Table 2 Reference and test items of the evaluation design According to the derived design requirements, the TbIAS should be able to provide advice that is of improved quality over random guessing assuming a discrete uniform distribution across all possible DM methods, which determines the lowest limit of any reference line. A second reference line for assessing the artifact’s usefulness can be obtained by directly measuring the judgement capacity of a potential user group for whom the assistance system has been designed (cf. Sect. 6.2). The third reference item is the baseline combination of instantiable design principles. Here, we followed the basic idea of incrementally activating individual design principles, resulting in different design configurations to measure their effects separately (Meth et al. 2015).
Note that in our case, design principles are sequentially interdependent.
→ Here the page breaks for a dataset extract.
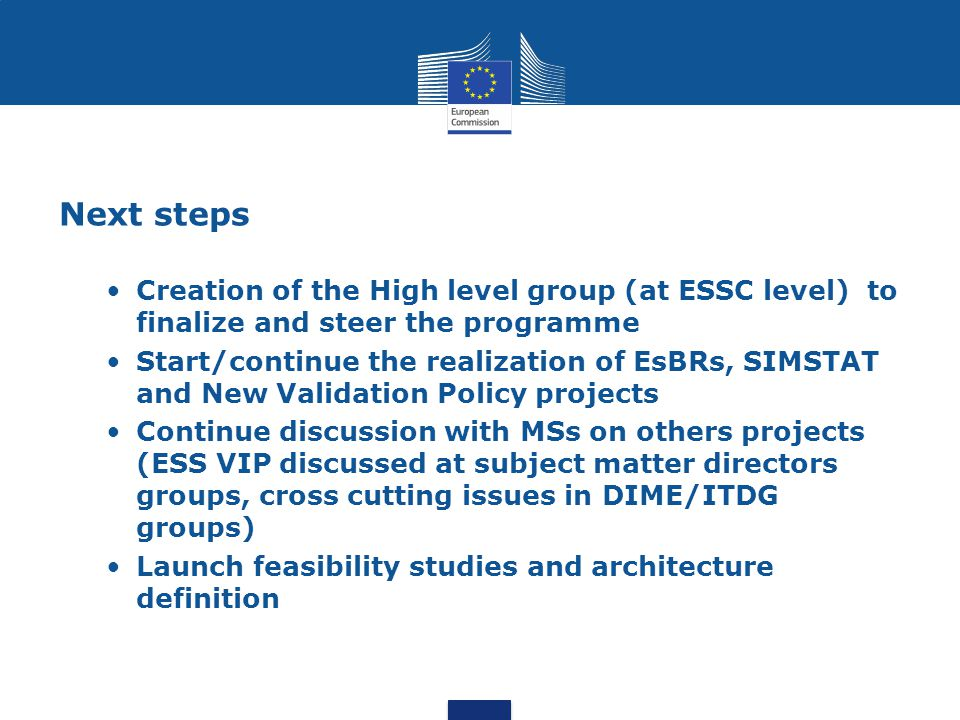 Next steps Creation of the High level group (at ESSC level) to finalize and steer the programme Start/continue the realization of EsBRs, SIMSTAT and N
For example, without an underlying learning base (DP3), no text classifiers for automated NL request processing (DP1) can be applied and vice versa. Similarly, the use of embedding models for automated context extraction (DP2) allows to apply different types of text classifiers, which results in alternative feature instantiations of DP1 with and without (*) the use of embeddings. Therefore, our baseline configuration consists of the constructed learning base and some standard text classification models (cf. Sect. 6.3). By contrast, the test item represents the full configuration based on the entire system of design principles DP1 to DP3 and their associated design features (cf. Sect. 6.4). In this case, DP1 was instantiated with more advanced text classifiers, as already outlined in Sect. 5.3.
Based on the four evaluation items, we propose three hypotheses. First, at the very minimum we assume that the performance of the full configuration is better than pure guessing when signalizing a match between problem statements and DM method classes. Thus, we hypothesize:
H1
Using a TbIAS that is built on an automatically constructed learning base (DP3), supports automated natural language request processing (DP1), and allows automated context extraction (DP2) will result in higher advice quality for DM method class selection than a selection by random guessing.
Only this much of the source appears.